# [WHAT THE TASK REQUIRES]
Extract the complete listing and repeat it word for word.

# [TASK DATA]
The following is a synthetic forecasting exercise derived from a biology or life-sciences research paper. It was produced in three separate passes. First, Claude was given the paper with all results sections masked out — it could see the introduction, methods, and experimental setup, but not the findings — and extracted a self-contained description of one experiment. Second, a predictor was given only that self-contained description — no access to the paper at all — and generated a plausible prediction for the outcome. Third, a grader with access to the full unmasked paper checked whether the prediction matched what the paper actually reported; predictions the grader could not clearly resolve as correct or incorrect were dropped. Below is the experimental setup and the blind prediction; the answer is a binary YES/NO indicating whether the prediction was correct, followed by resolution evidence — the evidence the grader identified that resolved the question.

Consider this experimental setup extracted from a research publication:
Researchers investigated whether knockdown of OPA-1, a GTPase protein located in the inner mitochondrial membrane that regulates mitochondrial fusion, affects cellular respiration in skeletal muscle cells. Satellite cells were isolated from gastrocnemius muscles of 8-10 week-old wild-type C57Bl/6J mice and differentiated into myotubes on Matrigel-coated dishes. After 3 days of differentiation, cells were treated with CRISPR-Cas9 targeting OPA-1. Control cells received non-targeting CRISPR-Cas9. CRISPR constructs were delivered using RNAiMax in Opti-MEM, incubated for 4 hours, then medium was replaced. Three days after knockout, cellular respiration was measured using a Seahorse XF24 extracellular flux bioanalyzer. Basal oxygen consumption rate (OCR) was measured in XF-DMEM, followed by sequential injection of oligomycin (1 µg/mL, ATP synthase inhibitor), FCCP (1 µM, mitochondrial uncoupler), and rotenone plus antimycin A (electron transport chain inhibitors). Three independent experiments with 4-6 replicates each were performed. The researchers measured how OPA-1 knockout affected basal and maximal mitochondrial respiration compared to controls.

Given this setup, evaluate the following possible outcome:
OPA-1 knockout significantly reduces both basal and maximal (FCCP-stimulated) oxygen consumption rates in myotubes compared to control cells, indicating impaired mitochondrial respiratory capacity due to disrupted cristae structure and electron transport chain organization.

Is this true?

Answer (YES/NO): YES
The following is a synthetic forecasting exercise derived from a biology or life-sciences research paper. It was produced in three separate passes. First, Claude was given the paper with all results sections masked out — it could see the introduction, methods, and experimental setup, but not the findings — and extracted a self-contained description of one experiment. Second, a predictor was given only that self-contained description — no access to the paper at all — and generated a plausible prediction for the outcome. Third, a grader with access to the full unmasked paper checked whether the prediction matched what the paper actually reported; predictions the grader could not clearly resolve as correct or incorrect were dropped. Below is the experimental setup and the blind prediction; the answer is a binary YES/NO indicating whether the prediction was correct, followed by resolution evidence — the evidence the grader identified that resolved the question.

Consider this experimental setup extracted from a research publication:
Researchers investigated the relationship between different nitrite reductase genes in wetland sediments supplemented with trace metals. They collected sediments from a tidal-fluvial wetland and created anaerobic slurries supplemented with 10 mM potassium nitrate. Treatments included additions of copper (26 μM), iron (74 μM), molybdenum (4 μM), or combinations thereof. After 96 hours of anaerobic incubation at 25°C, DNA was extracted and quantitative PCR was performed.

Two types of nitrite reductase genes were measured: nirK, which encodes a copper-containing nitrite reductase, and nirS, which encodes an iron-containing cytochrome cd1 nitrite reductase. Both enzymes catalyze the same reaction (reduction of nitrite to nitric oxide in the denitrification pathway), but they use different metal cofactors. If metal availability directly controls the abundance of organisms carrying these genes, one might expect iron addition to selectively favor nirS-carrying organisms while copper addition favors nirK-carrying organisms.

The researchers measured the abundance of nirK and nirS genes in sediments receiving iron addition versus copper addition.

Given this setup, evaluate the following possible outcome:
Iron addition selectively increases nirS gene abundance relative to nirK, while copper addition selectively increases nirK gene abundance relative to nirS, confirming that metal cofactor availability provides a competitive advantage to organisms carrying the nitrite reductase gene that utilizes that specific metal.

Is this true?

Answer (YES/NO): NO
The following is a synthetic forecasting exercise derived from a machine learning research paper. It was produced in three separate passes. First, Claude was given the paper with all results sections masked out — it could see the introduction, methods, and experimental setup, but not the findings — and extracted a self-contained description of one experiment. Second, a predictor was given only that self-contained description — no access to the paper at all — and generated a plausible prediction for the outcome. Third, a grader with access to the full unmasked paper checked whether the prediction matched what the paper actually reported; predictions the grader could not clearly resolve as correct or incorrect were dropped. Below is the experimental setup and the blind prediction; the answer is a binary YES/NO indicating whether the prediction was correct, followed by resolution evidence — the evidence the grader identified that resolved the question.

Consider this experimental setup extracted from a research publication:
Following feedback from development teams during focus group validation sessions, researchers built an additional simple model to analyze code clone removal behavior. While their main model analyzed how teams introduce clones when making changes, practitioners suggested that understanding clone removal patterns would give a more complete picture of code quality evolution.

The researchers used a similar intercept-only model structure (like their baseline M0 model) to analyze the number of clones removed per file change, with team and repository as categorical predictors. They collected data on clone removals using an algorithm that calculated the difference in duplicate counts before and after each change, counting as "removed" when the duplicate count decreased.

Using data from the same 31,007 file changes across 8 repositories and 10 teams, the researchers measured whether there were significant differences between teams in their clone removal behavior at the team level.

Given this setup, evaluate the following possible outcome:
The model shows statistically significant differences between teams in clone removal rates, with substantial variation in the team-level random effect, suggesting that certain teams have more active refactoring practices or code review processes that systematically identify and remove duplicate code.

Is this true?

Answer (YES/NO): NO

# [SOLVED EXERCISE]
The following is a synthetic forecasting exercise derived from a biology or life-sciences research paper. It was produced in three separate passes. First, Claude was given the paper with all results sections masked out — it could see the introduction, methods, and experimental setup, but not the findings — and extracted a self-contained description of one experiment. Second, a predictor was given only that self-contained description — no access to the paper at all — and generated a plausible prediction for the outcome. Third, a grader with access to the full unmasked paper checked whether the prediction matched what the paper actually reported; predictions the grader could not clearly resolve as correct or incorrect were dropped. Below is the experimental setup and the blind prediction; the answer is a binary YES/NO indicating whether the prediction was correct, followed by resolution evidence — the evidence the grader identified that resolved the question.

Consider this experimental setup extracted from a research publication:
Researchers investigated whether knockdown of OPA-1, a GTPase protein located in the inner mitochondrial membrane that regulates mitochondrial fusion, affects cellular respiration in skeletal muscle cells. Satellite cells were isolated from gastrocnemius muscles of 8-10 week-old wild-type C57Bl/6J mice and differentiated into myotubes on Matrigel-coated dishes. After 3 days of differentiation, cells were treated with CRISPR-Cas9 targeting OPA-1. Control cells received non-targeting CRISPR-Cas9. CRISPR constructs were delivered using RNAiMax in Opti-MEM, incubated for 4 hours, then medium was replaced. Three days after knockout, cellular respiration was measured using a Seahorse XF24 extracellular flux bioanalyzer. Basal oxygen consumption rate (OCR) was measured in XF-DMEM, followed by sequential injection of oligomycin (1 µg/mL, ATP synthase inhibitor), FCCP (1 µM, mitochondrial uncoupler), and rotenone plus antimycin A (electron transport chain inhibitors). Three independent experiments with 4-6 replicates each were performed. The researchers measured how OPA-1 knockout affected basal and maximal mitochondrial respiration compared to controls.

Given this setup, evaluate the following possible outcome:
OPA-1 knockout significantly reduces both basal and maximal (FCCP-stimulated) oxygen consumption rates in myotubes compared to control cells, indicating impaired mitochondrial respiratory capacity due to disrupted cristae structure and electron transport chain organization.

Is this true?

Answer (YES/NO): YES
The following is a synthetic forecasting exercise derived from a biology or life-sciences research paper. It was produced in three separate passes. First, Claude was given the paper with all results sections masked out — it could see the introduction, methods, and experimental setup, but not the findings — and extracted a self-contained description of one experiment. Second, a predictor was given only that self-contained description — no access to the paper at all — and generated a plausible prediction for the outcome. Third, a grader with access to the full unmasked paper checked whether the prediction matched what the paper actually reported; predictions the grader could not clearly resolve as correct or incorrect were dropped. Below is the experimental setup and the blind prediction; the answer is a binary YES/NO indicating whether the prediction was correct, followed by resolution evidence — the evidence the grader identified that resolved the question.

Consider this experimental setup extracted from a research publication:
Researchers investigated the relationship between different nitrite reductase genes in wetland sediments supplemented with trace metals. They collected sediments from a tidal-fluvial wetland and created anaerobic slurries supplemented with 10 mM potassium nitrate. Treatments included additions of copper (26 μM), iron (74 μM), molybdenum (4 μM), or combinations thereof. After 96 hours of anaerobic incubation at 25°C, DNA was extracted and quantitative PCR was performed.

Two types of nitrite reductase genes were measured: nirK, which encodes a copper-containing nitrite reductase, and nirS, which encodes an iron-containing cytochrome cd1 nitrite reductase. Both enzymes catalyze the same reaction (reduction of nitrite to nitric oxide in the denitrification pathway), but they use different metal cofactors. If metal availability directly controls the abundance of organisms carrying these genes, one might expect iron addition to selectively favor nirS-carrying organisms while copper addition favors nirK-carrying organisms.

The researchers measured the abundance of nirK and nirS genes in sediments receiving iron addition versus copper addition.

Given this setup, evaluate the following possible outcome:
Iron addition selectively increases nirS gene abundance relative to nirK, while copper addition selectively increases nirK gene abundance relative to nirS, confirming that metal cofactor availability provides a competitive advantage to organisms carrying the nitrite reductase gene that utilizes that specific metal.

Is this true?

Answer (YES/NO): NO
The following is a synthetic forecasting exercise derived from a machine learning research paper. It was produced in three separate passes. First, Claude was given the paper with all results sections masked out — it could see the introduction, methods, and experimental setup, but not the findings — and extracted a self-contained description of one experiment. Second, a predictor was given only that self-contained description — no access to the paper at all — and generated a plausible prediction for the outcome. Third, a grader with access to the full unmasked paper checked whether the prediction matched what the paper actually reported; predictions the grader could not clearly resolve as correct or incorrect were dropped. Below is the experimental setup and the blind prediction; the answer is a binary YES/NO indicating whether the prediction was correct, followed by resolution evidence — the evidence the grader identified that resolved the question.

Consider this experimental setup extracted from a research publication:
Following feedback from development teams during focus group validation sessions, researchers built an additional simple model to analyze code clone removal behavior. While their main model analyzed how teams introduce clones when making changes, practitioners suggested that understanding clone removal patterns would give a more complete picture of code quality evolution.

The researchers used a similar intercept-only model structure (like their baseline M0 model) to analyze the number of clones removed per file change, with team and repository as categorical predictors. They collected data on clone removals using an algorithm that calculated the difference in duplicate counts before and after each change, counting as "removed" when the duplicate count decreased.

Using data from the same 31,007 file changes across 8 repositories and 10 teams, the researchers measured whether there were significant differences between teams in their clone removal behavior at the team level.

Given this setup, evaluate the following possible outcome:
The model shows statistically significant differences between teams in clone removal rates, with substantial variation in the team-level random effect, suggesting that certain teams have more active refactoring practices or code review processes that systematically identify and remove duplicate code.

Is this true?

Answer (YES/NO): NO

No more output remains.